It presupposes that the source material has already been harvested and persisted into the designated index, named search-labs-posts, utilizing the Elastic Open Crawler utility.
Deployment and Activation
Populate the .env configuration file with the connection string for Elasticsearch (ES_URL) and an access token (ES_AP_KEY). Refer to the section below detailing API key generation with minimal required scope.
To launch the service locally via the MCP control panel (Inspector):
sh make dev
The operational interface for verification will be available at: http://localhost:5173
Integration with Client Application (Claude)

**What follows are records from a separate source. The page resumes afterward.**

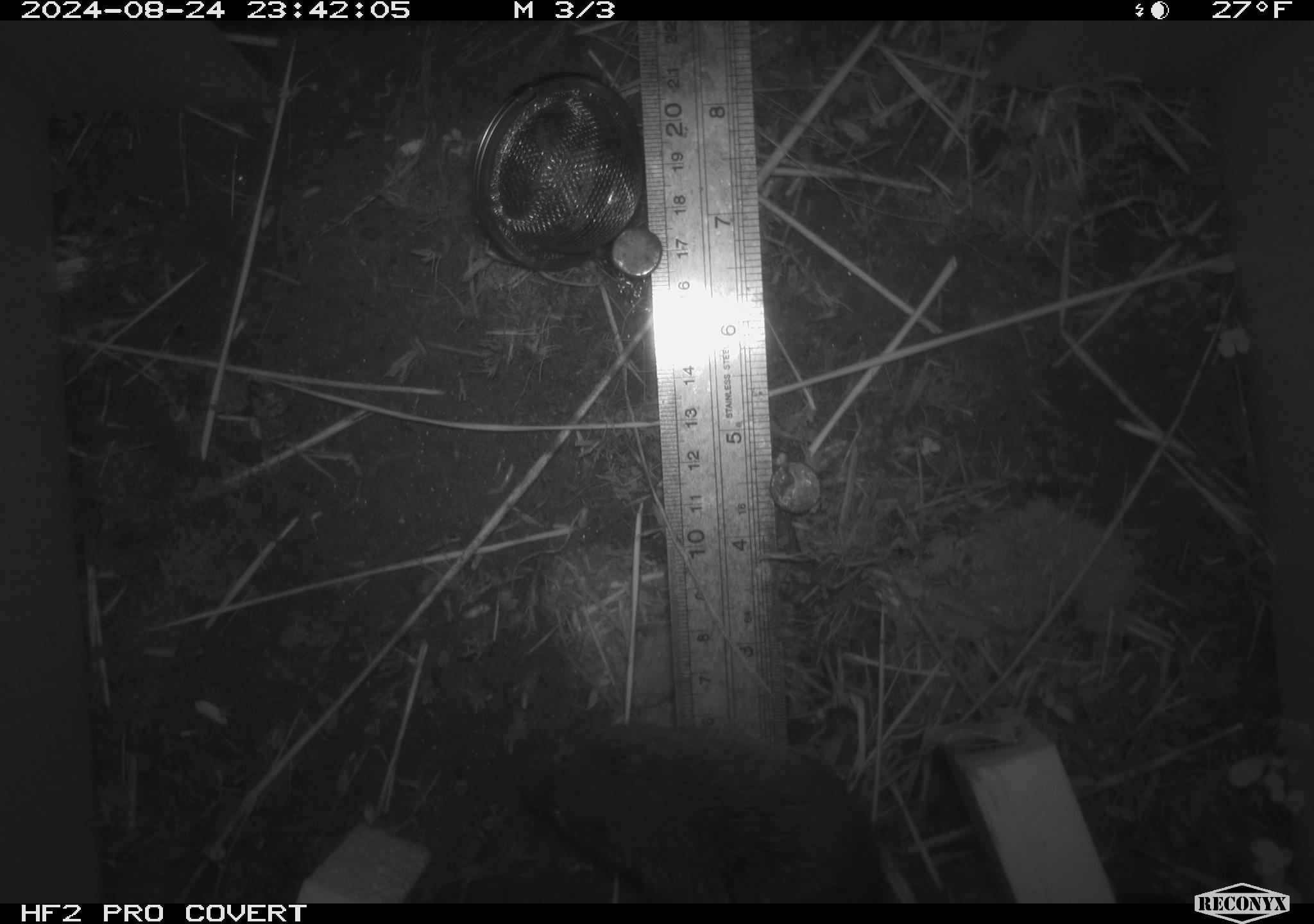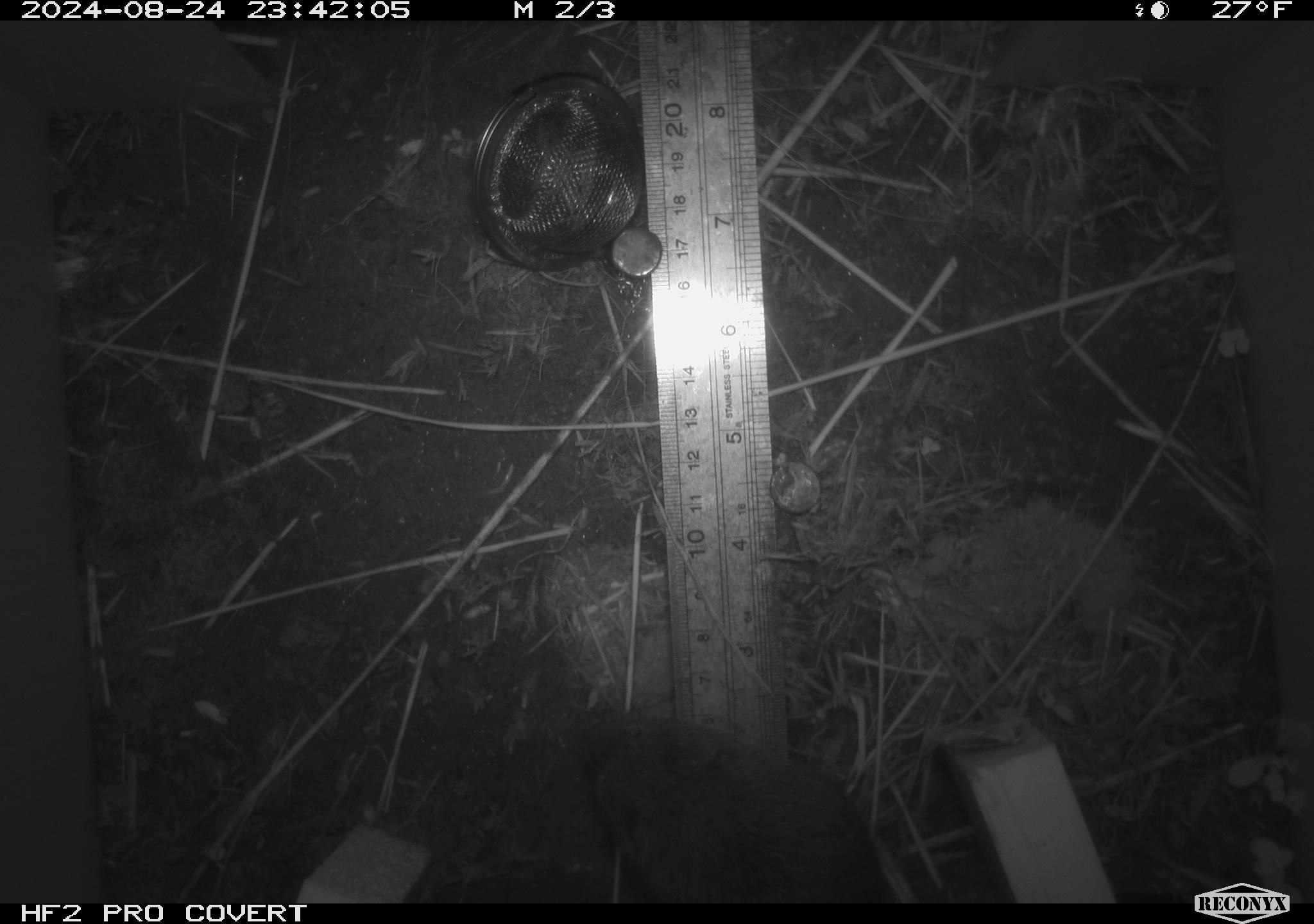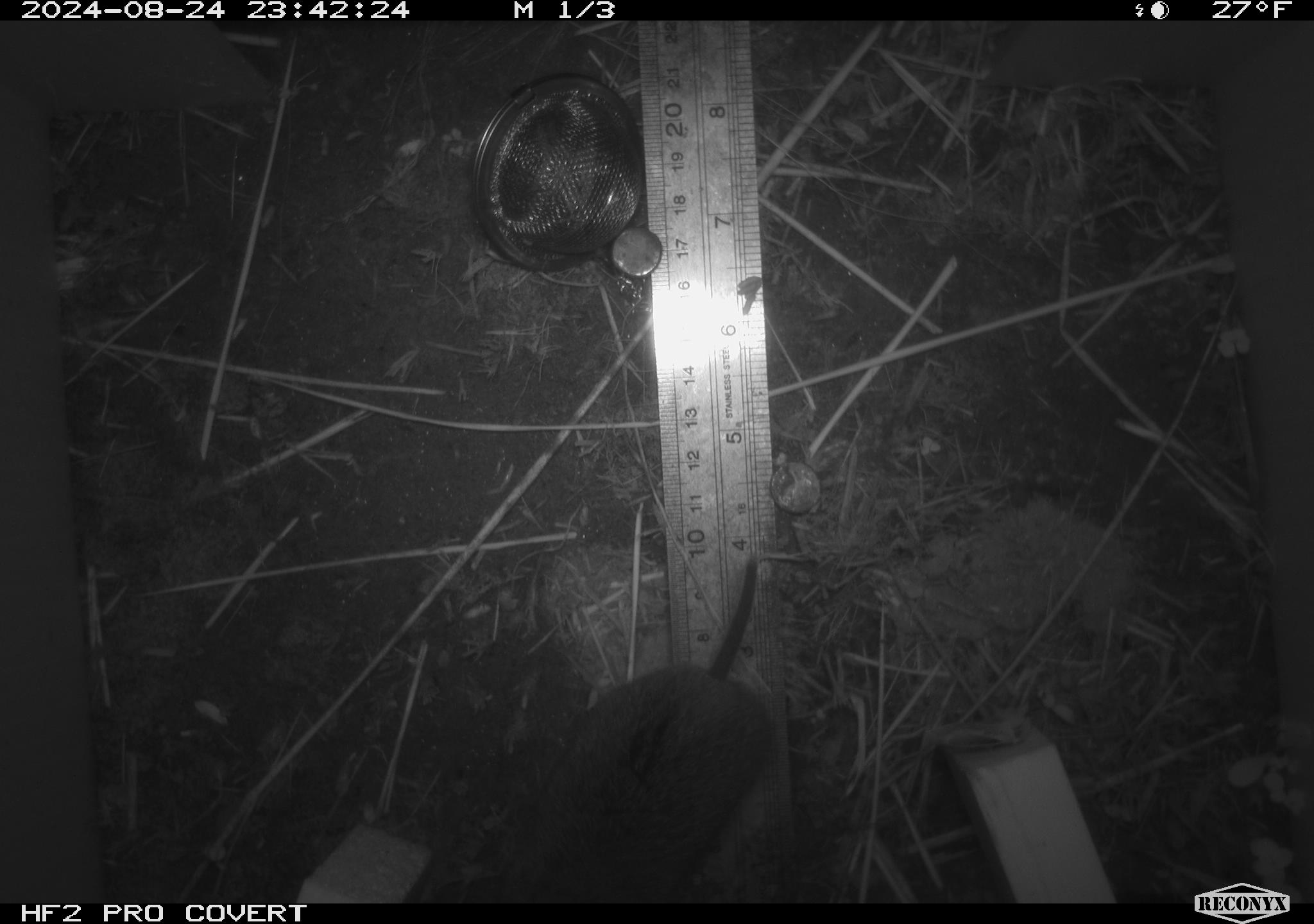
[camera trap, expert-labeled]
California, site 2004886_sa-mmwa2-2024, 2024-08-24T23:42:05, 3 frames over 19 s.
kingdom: Animalia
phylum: Chordata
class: Mammalia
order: Rodentia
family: Cricetidae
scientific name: Arvicolinae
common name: voles, lemmings, and muskrats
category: arvicolinae subfamily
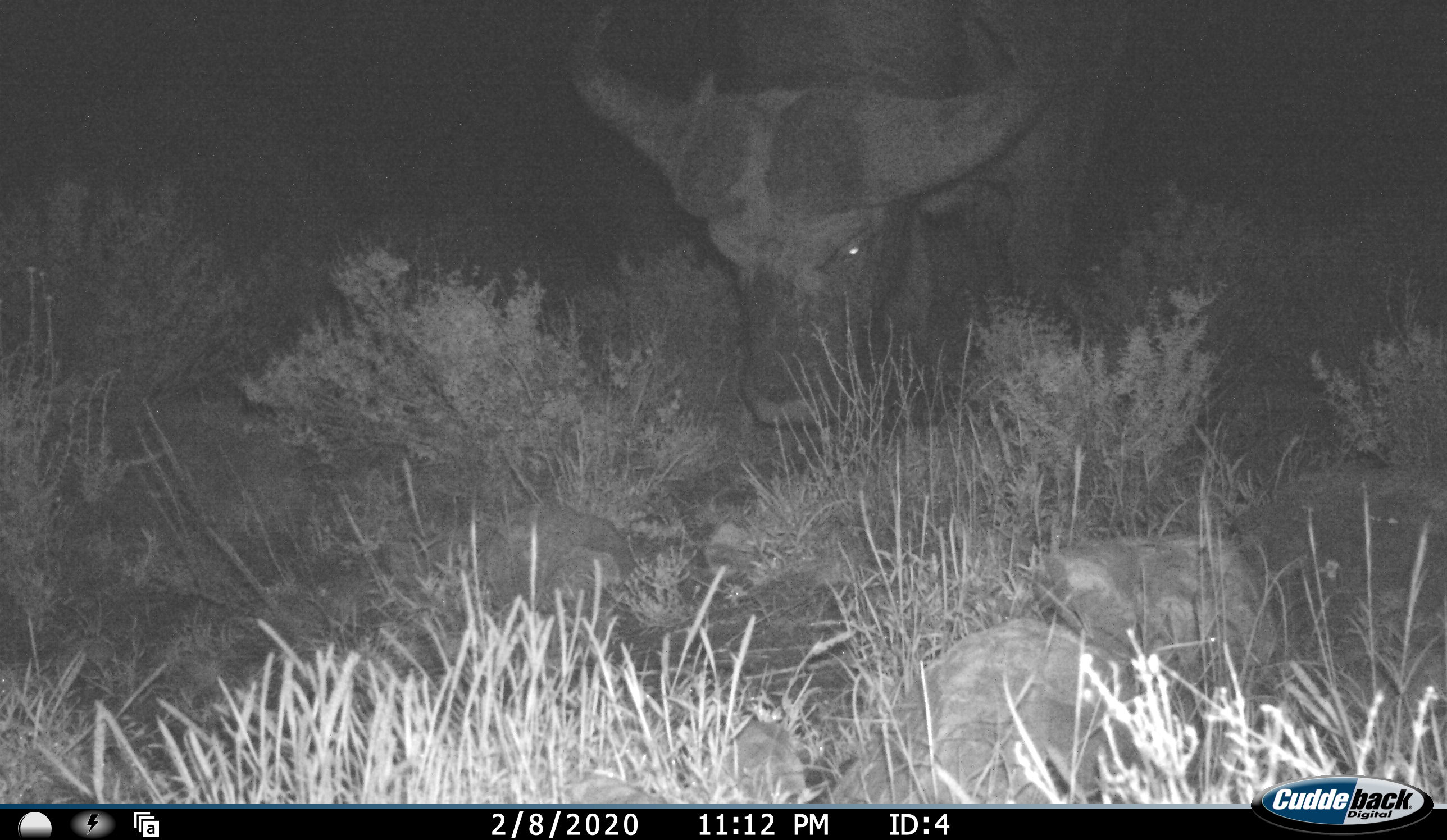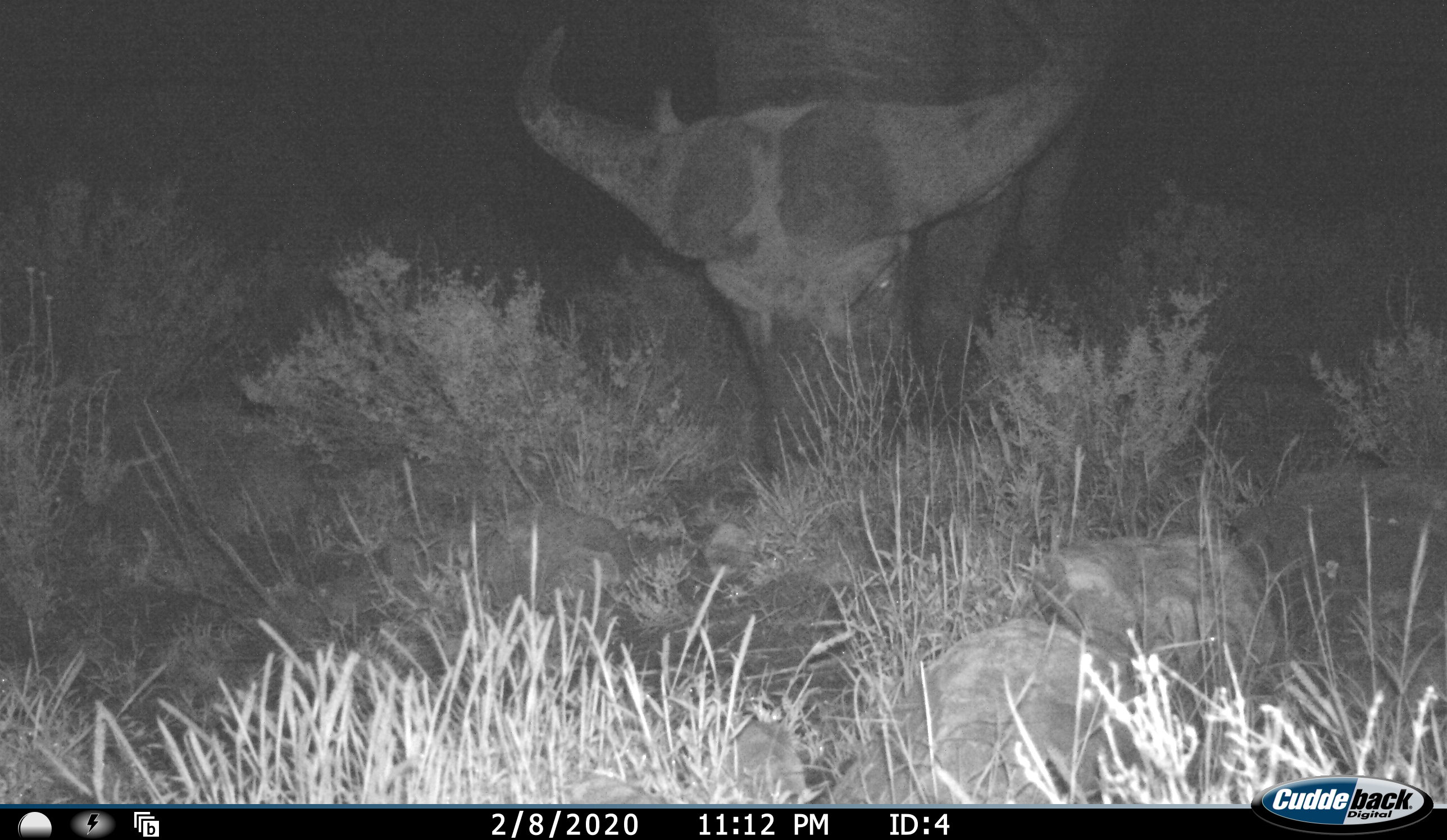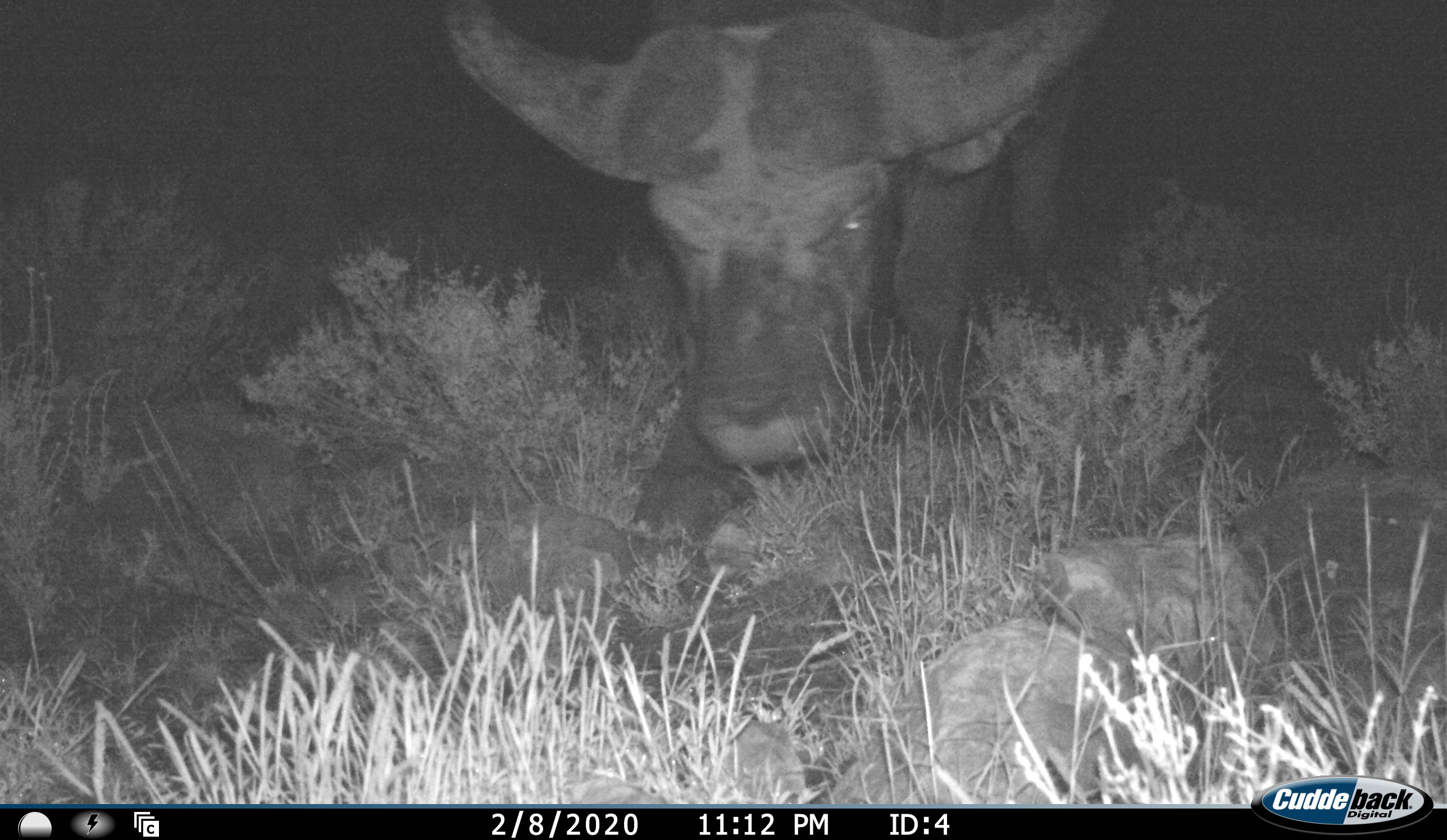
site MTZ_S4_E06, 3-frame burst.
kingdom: Animalia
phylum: Chordata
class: Mammalia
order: Artiodactyla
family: Bovidae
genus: Syncerus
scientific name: Syncerus caffer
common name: african buffalo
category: buffalo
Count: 1.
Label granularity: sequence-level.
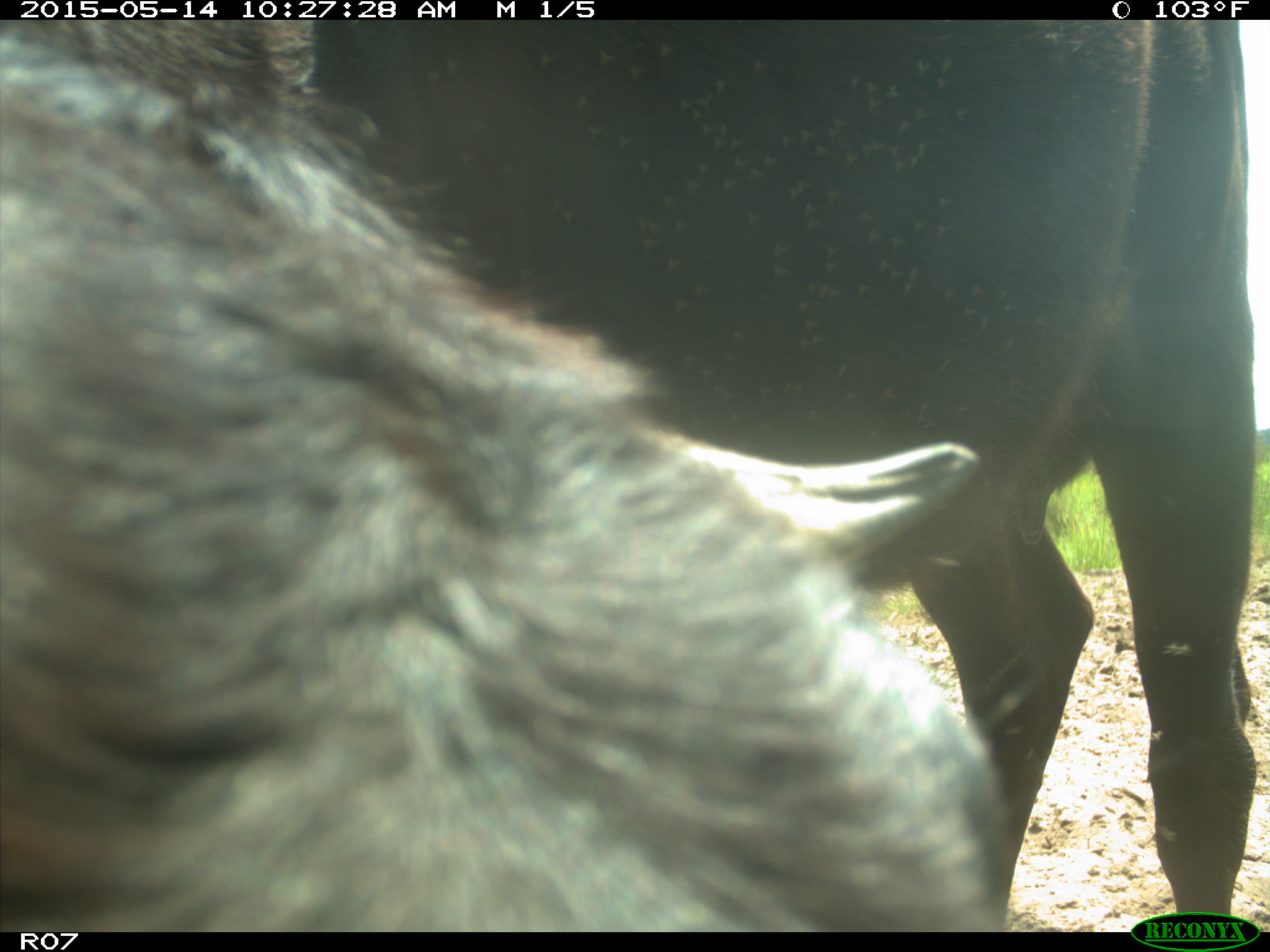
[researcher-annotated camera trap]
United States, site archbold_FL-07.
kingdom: Animalia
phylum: Chordata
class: Mammalia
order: Artiodactyla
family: Bovidae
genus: Bos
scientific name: Bos taurus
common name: domestic cow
Bos taurus (domestic cow).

To register this newly exposed service endpoint with the Claude Desktop environment:
sh make install-claude-config
This action modifies the configuration file located at ~/claude_desktop_config.json. Upon the subsequent launch of the Claude application, the semantic search capability will be recognized and made available as a tool.
Pre-indexing Phase: Content Harvesting
Phase 1: Validating the Harvesting Utility
Execute a preliminary test run of the Elastic Open Crawler configuration:
sh docker run --rm \ --entrypoint /bin/bash \ -v "$(pwd)/crawler-config:/app/config" \ --network host \ docker.elastic.co/integrations/crawler:latest \ -c "bin/crawler crawl config/test-crawler.yml"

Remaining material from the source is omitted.